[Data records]
--- Begin ---

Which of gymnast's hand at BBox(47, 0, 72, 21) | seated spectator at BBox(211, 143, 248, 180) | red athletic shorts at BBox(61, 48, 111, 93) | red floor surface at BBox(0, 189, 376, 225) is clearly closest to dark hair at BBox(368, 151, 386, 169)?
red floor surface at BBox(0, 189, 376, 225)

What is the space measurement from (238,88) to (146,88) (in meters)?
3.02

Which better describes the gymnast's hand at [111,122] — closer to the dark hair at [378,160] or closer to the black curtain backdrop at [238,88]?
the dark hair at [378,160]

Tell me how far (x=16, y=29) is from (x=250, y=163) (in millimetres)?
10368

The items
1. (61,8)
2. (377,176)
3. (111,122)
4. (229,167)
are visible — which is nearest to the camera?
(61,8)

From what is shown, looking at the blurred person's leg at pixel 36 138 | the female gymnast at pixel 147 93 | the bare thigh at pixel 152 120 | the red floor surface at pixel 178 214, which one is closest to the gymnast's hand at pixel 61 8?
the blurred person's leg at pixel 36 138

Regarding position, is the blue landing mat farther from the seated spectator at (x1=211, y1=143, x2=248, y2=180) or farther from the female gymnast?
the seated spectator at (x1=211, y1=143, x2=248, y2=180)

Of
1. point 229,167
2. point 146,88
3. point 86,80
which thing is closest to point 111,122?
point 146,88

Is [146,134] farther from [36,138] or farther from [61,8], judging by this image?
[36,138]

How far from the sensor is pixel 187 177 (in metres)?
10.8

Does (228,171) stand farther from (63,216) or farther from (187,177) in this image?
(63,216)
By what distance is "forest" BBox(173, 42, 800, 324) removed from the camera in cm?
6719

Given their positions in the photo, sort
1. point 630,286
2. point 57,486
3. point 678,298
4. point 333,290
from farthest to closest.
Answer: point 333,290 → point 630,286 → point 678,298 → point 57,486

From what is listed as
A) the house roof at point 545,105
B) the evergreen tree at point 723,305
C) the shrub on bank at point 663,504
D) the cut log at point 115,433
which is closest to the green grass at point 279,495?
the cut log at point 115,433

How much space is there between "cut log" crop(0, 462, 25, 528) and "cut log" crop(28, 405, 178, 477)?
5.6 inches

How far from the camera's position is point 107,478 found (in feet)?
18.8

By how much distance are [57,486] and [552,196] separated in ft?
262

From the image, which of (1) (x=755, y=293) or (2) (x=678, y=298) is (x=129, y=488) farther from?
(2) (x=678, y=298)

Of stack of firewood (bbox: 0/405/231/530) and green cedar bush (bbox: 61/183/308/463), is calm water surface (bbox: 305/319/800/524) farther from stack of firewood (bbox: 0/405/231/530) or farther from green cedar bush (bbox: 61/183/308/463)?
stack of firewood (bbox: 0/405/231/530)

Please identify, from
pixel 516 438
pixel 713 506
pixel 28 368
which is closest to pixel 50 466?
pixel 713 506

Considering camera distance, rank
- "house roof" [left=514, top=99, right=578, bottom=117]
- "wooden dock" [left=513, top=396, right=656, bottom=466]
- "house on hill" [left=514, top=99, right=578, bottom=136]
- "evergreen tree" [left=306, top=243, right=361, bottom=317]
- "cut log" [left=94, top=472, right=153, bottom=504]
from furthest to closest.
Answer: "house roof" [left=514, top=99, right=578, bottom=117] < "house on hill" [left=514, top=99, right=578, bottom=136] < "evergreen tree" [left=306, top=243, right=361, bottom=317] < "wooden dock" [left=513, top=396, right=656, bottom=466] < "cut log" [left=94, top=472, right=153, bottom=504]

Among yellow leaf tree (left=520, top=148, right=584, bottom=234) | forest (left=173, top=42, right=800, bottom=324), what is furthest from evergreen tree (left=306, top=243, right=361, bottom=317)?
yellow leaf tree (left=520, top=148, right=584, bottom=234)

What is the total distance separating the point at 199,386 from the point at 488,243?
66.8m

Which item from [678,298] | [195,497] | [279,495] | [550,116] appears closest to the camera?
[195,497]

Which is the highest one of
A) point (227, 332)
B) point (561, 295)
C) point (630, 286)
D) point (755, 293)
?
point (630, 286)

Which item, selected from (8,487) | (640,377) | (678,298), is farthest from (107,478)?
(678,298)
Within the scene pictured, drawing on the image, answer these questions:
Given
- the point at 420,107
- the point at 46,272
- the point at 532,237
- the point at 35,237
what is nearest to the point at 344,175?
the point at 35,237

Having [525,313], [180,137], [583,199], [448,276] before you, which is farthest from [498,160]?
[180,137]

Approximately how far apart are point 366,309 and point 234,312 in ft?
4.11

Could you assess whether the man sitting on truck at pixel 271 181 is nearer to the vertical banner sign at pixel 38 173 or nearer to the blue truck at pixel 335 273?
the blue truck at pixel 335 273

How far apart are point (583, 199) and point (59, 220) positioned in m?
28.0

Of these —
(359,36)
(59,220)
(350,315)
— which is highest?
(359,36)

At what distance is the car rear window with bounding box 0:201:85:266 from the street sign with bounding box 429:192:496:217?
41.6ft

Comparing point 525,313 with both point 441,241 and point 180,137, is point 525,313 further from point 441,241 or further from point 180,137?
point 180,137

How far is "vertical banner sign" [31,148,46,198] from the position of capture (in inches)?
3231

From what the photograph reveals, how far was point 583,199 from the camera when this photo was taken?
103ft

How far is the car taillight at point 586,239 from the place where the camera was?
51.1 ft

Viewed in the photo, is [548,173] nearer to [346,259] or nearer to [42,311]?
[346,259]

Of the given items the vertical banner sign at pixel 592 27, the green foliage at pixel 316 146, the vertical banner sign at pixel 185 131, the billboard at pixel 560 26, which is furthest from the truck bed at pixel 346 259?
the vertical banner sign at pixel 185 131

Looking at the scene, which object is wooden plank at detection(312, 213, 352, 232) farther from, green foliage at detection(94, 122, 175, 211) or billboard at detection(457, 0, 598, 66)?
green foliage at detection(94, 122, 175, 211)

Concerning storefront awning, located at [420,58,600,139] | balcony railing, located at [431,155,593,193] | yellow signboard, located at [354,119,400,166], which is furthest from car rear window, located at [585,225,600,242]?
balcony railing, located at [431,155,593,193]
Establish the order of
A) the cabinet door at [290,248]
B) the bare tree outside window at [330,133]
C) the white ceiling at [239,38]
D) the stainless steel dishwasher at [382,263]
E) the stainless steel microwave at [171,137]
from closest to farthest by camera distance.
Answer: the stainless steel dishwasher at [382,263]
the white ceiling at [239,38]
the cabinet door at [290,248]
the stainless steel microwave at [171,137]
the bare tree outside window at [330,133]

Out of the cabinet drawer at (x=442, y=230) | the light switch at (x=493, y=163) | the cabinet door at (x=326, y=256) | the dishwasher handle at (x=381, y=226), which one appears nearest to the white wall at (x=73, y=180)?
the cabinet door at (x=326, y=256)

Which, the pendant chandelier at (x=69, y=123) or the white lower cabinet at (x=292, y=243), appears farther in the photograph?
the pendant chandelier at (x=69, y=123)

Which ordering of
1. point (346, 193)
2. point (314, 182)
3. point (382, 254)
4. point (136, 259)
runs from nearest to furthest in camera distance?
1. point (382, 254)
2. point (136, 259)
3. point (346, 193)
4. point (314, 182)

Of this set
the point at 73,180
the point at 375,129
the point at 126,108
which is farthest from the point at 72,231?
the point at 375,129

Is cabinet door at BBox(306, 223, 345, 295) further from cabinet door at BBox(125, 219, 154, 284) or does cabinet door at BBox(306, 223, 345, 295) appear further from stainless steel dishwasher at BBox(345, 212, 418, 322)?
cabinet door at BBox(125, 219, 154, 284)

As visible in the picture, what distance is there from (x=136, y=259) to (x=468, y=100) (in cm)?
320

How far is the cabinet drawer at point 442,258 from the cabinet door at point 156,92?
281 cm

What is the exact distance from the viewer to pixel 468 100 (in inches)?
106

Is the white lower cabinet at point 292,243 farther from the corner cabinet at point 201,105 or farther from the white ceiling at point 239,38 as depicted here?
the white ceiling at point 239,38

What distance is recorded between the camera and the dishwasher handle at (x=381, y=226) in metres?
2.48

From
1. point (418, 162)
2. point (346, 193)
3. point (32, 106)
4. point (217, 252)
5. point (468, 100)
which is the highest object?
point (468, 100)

--- End ---

Convert the data from the line with "Is [146,134] farther" to the line with "Answer: point 333,290" into a JSON list of strings, one string per line and no blank lines.

[
  "Is [146,134] farther from [36,138] or farther from [61,8], judging by this image?",
  "[36,138]",
  "How far from the sensor is pixel 187 177 (in metres)?",
  "10.8",
  "Does (228,171) stand farther from (63,216) or farther from (187,177) in this image?",
  "(63,216)",
  "By what distance is \"forest\" BBox(173, 42, 800, 324) removed from the camera in cm?",
  "6719",
  "Given their positions in the photo, sort",
  "1. point 630,286",
  "2. point 57,486",
  "3. point 678,298",
  "4. point 333,290",
  "from farthest to closest.",
  "Answer: point 333,290 → point 630,286 → point 678,298 → point 57,486"
]